> [TASK GOAL] Recast the part of the records below that opens with the line containing "What is the extent" and runs through the end of the records as a numbered list, omitting blank lines.

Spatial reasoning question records
/---
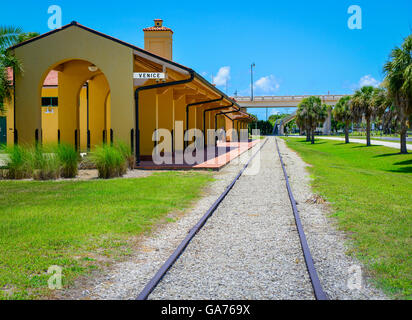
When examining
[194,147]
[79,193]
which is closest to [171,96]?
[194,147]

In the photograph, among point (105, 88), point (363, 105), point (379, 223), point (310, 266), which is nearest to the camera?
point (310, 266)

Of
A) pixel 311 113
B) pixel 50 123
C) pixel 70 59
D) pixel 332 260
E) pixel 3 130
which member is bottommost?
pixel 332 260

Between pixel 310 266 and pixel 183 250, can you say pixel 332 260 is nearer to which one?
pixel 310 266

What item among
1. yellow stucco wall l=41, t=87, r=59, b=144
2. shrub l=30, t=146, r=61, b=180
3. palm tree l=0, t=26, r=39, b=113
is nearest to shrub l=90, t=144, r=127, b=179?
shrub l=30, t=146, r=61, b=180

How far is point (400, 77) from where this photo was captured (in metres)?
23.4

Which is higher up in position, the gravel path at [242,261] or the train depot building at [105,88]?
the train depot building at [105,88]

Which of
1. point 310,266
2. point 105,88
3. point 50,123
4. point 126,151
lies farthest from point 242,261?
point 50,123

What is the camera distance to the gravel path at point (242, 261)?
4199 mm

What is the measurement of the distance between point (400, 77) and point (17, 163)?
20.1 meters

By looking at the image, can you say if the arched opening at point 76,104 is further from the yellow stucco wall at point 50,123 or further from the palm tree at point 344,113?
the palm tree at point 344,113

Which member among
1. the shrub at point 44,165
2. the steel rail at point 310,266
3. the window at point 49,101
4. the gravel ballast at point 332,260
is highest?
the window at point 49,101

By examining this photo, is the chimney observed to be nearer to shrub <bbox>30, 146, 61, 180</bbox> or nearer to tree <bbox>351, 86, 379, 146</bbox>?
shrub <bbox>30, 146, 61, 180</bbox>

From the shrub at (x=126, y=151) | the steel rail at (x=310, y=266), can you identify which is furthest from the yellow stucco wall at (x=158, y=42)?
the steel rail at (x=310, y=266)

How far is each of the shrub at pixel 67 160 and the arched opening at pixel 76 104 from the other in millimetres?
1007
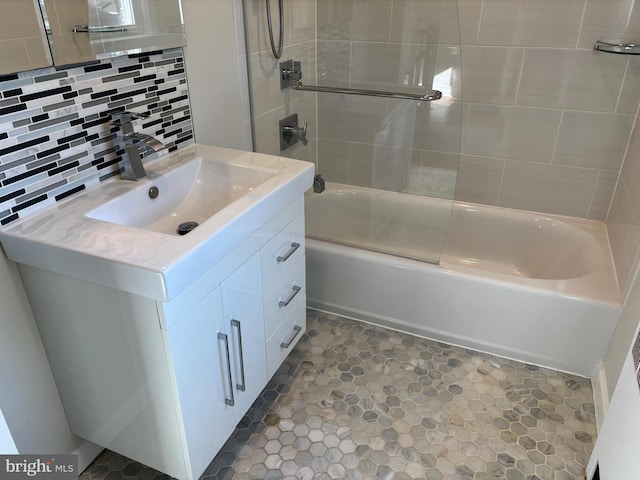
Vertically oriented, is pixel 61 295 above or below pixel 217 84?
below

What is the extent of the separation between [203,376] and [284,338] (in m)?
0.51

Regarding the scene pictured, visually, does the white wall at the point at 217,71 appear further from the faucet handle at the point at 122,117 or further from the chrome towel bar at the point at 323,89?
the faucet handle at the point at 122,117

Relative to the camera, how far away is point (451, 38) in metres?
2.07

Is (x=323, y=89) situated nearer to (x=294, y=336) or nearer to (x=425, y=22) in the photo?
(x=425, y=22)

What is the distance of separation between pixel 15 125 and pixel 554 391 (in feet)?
\---
> [WRITTEN REPLY]
1. What is the extent of the separation between [203,376] and [284,338] (in m)?
2. 0.51
3. Regarding the scene pictured, visually, does the white wall at the point at 217,71 appear further from the faucet handle at the point at 122,117 or further from the chrome towel bar at the point at 323,89?
4. the faucet handle at the point at 122,117
5. Relative to the camera, how far away is point (451, 38) in metres?
6. 2.07
7. Is (x=323, y=89) situated nearer to (x=294, y=336) or nearer to (x=425, y=22) in the photo?
8. (x=425, y=22)
9. What is the distance of separation between pixel 15 125 and pixel 554 391 (in feet)?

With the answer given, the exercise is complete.